◆ What needs to be done ◆
Write the line that includes "Is point (13, 317)" and all subsequent lines, exactly as written, and nothing more.
--- START ---
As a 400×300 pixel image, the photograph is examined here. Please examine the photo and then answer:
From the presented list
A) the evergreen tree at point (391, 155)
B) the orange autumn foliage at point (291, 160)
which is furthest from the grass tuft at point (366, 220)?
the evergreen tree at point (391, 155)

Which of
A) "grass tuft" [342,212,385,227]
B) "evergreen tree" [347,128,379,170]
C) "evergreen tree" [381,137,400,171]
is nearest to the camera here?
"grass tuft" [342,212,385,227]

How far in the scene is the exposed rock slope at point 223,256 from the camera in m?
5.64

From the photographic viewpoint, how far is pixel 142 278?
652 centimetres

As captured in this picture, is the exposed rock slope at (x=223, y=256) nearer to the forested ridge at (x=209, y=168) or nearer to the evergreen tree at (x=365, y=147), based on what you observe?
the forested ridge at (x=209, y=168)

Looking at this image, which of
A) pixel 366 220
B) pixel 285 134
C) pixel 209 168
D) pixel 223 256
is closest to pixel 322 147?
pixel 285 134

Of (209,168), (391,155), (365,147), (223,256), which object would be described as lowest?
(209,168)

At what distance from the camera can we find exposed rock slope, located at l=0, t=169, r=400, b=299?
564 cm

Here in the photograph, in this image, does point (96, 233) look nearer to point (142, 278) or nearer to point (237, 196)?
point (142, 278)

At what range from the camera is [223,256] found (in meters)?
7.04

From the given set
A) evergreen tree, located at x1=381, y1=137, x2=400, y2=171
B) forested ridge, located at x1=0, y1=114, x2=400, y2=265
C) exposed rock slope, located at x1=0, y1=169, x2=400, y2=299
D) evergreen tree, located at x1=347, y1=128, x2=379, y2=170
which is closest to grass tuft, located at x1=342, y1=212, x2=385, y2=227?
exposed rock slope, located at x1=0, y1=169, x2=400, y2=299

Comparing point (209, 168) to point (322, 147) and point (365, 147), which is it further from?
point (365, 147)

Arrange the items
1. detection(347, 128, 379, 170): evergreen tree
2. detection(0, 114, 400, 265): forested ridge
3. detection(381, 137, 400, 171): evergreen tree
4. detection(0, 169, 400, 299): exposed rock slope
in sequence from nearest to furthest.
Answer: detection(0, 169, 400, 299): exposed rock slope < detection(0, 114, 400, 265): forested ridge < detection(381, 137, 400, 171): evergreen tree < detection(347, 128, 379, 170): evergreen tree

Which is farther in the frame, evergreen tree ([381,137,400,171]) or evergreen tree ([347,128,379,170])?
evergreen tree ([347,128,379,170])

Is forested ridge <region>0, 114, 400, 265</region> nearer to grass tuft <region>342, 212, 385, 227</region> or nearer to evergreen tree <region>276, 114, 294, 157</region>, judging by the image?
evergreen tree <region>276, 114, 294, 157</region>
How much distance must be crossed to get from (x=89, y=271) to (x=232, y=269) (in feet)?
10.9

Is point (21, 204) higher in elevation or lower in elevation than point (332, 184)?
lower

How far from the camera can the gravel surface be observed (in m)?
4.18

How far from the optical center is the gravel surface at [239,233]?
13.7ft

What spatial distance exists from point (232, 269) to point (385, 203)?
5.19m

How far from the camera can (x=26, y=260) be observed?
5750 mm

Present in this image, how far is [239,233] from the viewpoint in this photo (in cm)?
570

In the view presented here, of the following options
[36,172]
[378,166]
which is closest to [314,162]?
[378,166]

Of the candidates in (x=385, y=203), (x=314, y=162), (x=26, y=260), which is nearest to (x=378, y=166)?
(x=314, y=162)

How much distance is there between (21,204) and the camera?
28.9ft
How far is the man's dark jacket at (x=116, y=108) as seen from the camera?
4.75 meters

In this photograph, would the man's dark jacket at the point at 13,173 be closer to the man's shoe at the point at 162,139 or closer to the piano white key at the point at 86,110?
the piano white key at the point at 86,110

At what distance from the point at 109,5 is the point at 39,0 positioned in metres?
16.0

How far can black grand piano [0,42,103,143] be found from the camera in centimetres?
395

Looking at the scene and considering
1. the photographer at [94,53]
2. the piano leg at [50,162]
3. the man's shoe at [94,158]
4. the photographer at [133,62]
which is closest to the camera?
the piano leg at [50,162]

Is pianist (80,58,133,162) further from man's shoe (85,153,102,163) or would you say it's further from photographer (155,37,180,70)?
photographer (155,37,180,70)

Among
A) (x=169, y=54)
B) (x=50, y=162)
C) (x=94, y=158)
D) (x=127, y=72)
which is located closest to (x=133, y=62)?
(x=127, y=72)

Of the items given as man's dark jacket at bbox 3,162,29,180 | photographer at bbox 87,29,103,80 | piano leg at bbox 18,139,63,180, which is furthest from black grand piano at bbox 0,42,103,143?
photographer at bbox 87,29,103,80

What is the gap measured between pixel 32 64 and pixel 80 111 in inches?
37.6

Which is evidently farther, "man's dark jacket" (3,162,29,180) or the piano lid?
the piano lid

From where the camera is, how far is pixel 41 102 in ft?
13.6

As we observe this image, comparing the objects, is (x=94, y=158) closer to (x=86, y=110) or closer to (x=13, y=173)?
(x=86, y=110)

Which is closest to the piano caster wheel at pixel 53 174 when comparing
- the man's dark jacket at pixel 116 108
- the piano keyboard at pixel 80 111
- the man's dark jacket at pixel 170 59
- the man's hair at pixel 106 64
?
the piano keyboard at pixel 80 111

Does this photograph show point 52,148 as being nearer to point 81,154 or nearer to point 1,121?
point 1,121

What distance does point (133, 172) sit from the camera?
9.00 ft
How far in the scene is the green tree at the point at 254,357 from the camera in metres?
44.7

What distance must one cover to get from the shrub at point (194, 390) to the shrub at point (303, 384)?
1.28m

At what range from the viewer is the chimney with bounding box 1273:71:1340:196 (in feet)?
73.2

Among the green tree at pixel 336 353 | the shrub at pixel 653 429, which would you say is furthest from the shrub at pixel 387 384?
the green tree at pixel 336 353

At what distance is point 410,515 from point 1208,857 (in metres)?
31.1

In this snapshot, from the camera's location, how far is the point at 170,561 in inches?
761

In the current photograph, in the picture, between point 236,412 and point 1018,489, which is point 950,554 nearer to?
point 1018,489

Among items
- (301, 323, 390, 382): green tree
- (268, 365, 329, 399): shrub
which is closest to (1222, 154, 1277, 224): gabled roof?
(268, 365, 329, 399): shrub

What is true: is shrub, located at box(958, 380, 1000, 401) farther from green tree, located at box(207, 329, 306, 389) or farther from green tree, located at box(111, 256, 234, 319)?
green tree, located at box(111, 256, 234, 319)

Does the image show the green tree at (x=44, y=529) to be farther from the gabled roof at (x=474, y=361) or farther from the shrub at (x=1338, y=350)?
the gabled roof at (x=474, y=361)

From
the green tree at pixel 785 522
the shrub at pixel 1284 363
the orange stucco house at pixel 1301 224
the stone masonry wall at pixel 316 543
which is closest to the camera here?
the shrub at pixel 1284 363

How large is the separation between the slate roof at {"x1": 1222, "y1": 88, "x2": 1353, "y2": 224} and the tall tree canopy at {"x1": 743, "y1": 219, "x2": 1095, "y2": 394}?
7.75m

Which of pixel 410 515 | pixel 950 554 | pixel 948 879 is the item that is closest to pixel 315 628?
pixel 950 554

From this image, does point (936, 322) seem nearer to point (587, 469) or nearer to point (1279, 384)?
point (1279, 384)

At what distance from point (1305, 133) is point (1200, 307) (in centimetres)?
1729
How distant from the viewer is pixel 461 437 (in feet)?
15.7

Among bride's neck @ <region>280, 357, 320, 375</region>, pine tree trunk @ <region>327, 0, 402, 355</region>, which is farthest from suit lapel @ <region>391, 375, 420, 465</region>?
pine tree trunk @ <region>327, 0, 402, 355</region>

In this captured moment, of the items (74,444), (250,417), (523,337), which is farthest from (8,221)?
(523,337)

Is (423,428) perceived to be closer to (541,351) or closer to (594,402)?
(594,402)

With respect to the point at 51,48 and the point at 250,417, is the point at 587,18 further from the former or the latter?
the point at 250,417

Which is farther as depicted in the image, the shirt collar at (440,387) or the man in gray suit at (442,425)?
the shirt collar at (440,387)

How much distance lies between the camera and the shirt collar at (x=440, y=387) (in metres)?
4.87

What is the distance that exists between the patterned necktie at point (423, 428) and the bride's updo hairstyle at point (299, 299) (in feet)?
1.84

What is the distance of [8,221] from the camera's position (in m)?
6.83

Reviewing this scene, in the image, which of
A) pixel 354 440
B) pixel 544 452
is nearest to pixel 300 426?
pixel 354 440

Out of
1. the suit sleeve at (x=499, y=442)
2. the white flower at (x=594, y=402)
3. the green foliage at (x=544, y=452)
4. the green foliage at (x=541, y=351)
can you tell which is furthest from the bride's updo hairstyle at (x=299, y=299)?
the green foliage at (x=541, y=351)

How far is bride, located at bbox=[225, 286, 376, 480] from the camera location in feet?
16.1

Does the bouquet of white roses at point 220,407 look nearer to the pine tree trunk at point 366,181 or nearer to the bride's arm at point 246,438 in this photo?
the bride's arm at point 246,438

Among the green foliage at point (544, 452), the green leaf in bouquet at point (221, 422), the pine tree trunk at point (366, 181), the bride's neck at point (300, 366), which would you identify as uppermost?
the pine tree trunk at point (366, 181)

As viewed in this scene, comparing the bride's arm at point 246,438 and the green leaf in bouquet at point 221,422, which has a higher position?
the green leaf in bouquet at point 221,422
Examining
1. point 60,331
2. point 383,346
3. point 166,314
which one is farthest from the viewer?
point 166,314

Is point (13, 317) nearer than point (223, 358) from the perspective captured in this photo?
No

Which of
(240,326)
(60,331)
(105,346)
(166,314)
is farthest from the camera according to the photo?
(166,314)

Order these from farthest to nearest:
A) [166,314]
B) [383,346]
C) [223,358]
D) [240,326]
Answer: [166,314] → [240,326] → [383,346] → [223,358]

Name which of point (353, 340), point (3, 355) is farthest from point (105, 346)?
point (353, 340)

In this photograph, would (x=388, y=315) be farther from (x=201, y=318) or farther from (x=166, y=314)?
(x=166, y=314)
--- END ---
◆ Result ◆
Is point (13, 317) nearer than point (223, 358) from the perspective captured in this photo?
No

Which of
(240,326)
(60,331)
(105,346)
(166,314)
is farthest from the camera according to the photo?
(166,314)

Order these from farthest to nearest:
A) [166,314]
B) [383,346]
C) [223,358]
D) [240,326]
Answer: [166,314] → [240,326] → [383,346] → [223,358]

Name which of point (353, 340), point (3, 355) is farthest from point (105, 346)?
point (353, 340)

In this photograph, would (x=388, y=315) be farther from (x=201, y=318) or farther from (x=166, y=314)?
(x=166, y=314)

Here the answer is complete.